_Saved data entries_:

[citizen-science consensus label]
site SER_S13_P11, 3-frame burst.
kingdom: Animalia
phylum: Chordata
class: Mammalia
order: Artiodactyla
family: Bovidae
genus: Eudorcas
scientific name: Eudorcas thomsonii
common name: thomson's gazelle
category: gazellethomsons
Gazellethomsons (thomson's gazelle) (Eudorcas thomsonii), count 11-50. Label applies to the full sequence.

_What is needed_: Nothing but the lines from the one containing "order: Artiodactyla" to the end of the records above should appear, each copied exactly.

_Exercise result_:
order: Artiodactyla
family: Bovidae
genus: Eudorcas
scientific name: Eudorcas thomsonii
common name: thomson's gazelle
category: gazellethomsons
Gazellethomsons (thomson's gazelle) (Eudorcas thomsonii), count 11-50. Label applies to the full sequence.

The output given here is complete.